Prof. Linnhoff, in welchen Branchen kann Quantencomputing zeitnah einen Mehrwert bieten?
Prof. Dr. Claudia Linnhoff-Popien: Dazu müssen wir erst über zeitnahe Anwendungsgebiete sprechen. Ich zähle hierzu Simulationen, Optimierungen und Künstliche Intelligenz. Bleiben wir bei der Optimierung. Hier kann man quasi jede Aufgabenstellung, die mit kombinatorischer Optimierung zu tun hat, zu einem schnellen Quantenvorteil führen. Ich betrachte also eine große Menge von diskreten Elementen, wähle daraus eine Teilmenge aus, die Nebenbedingungen entspricht und bezüglich einer Kostenfunktion optimiert werden soll.
Können Sie dies anhand eines praktischen Beispiels veranschaulichen?
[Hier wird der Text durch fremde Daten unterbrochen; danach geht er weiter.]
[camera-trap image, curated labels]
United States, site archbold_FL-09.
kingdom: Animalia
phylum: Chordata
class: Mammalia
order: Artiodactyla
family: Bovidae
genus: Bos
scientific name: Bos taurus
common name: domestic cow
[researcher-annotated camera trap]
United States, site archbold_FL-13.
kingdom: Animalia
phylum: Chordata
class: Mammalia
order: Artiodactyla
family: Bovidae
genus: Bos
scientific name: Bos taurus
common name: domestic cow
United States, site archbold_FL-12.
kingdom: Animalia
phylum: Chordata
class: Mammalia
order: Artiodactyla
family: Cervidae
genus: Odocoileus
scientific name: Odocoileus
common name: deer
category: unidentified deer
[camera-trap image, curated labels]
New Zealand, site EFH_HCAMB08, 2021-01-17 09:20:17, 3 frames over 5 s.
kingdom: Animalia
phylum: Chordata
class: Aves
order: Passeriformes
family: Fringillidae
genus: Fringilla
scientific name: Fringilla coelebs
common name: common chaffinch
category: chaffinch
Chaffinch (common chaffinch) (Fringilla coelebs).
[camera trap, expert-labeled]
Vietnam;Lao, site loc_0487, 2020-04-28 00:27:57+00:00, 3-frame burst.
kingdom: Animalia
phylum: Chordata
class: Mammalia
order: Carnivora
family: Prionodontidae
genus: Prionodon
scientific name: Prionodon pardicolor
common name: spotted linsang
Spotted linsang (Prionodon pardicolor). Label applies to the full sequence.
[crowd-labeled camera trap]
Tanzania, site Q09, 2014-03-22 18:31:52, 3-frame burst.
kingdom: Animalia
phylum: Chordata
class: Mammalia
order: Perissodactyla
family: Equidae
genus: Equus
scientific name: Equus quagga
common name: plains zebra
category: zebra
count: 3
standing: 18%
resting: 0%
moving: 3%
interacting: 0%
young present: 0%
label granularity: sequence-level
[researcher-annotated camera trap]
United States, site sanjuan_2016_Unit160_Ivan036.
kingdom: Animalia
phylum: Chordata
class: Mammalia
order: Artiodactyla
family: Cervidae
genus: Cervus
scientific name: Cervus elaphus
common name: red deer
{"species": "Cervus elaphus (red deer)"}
Prof. Dr. Claudia Linnhoff-Popien: Betrachten wir die Optimierung von Transportwegen. Nehmen wir einen LKW mit fünf großen Paletten, die in fünf Städte ausgeliefert werden sollen. Für fünf verschiedenen Städte ist die Menge der diskreten Elemente die Menge aller nur denkbaren möglichen Routen fünf Fakultät. Das ist also fünf mal vier mal drei mal zwei mögliche Routen. Ich habe also 120 verschiedene Routen, wie der LKW die verschiedenen Städte abfahren kann. Daraus wähle ich eine Teilmenge aus. Die einfachste Teilmenge ist eine Einermenge, denn ich will ja genau eine empfohlene Route ermitteln.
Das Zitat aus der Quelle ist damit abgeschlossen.